The Pivot employees reported what turned out to be 210 kilograms. Of cocaine hidden in the ‘avionics bay’ of their plane in April. Only for Dominican authorities to treat the crew and their seven passengers as suspects and throw them behind bars.
The 20 or so local inmates shared a tiny jail cell in the Dominican Republic. With a Canadian airline, the
crew spoke only Spanish. But they didn’t let the language barrier get in the way of their endless attempts to extort the foreigners.
The Dominican prisoners simply used the translation app on their cell phones to render the threats of violence and death into English, says Capt.

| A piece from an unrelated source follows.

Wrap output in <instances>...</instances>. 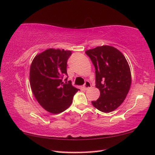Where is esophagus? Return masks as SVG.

Rob DiVenanzo, who headed the Pivot Airlines crew.
“It was just atrocious,” the Guelph, Ont., resident recalled in an interview this week. “Every day you’d get up in the morning and the threats started: ‘You’re going to get money today or you’re not going to sleep tonight.‘”
The Pivot Employees
Of their plane in April, only for Dominican authorities to treat the employees and their seven passengers as suspects and throw them behind bars. A judge freed the Canadians on bail later in April — on the condition they each pay $23,000 and not leave. The country — citing a lack of evidence incriminating them.
That’s why he is calling on Prime Minister Justin Trudeau to raise their case when. He meets with Dominican President Luis Abinader on the sidelines. The Summit of the Americas meeting Wednesday in Los Angeles. Trudeau should urge Abinader to let the Canadians leave the country given they actually uncovered the drug-smuggling attempt, he said.
“We’re pleading with the prime minister to (help) secure our release as soon as possible,” said DiVincenzo. “We’re five airline flight crew members that are in a living hell, all for doing the right thing … Instead of being treated as heroes or witnesses to something, we’re being looked at by the Dominican Republic government as villains.”
A spokeswoman for Trudeau was unable to comment by the deadline. The extraordinary case has already prompted. The Airline Pilots Association – North America’s largest union for commercial aviators – and unions. Representing the two Pivot flight attendants and a mechanic to warn other flight crews of the dangers of flying into the Dominican Republic.
Pivot’s CEO
Pivot’s CEO, Eric Edmondson, has suggested all Canadians think twice about traveling to the Caribbean country. Canada is the second-largest source of business for the Dominican Republic’s crucial Tourism industry. Sending close to a million vacationers there years before the pandemic.
Past reports by human-rights groups and legal watchdogs have highlighted chronic abuses. In the Dominican legal system, the World Justice Project ranks it 100th out of 139 countries in the absence of corruption in its 2021 “rule of law index.”
Pivot had flown a group of potential investors in an Alberta company. Their guests to the resort town of Punta Cana in late March for a holiday. Mechanic BK Dubey discovered a case inside the avionics bay, which holds computers and cables.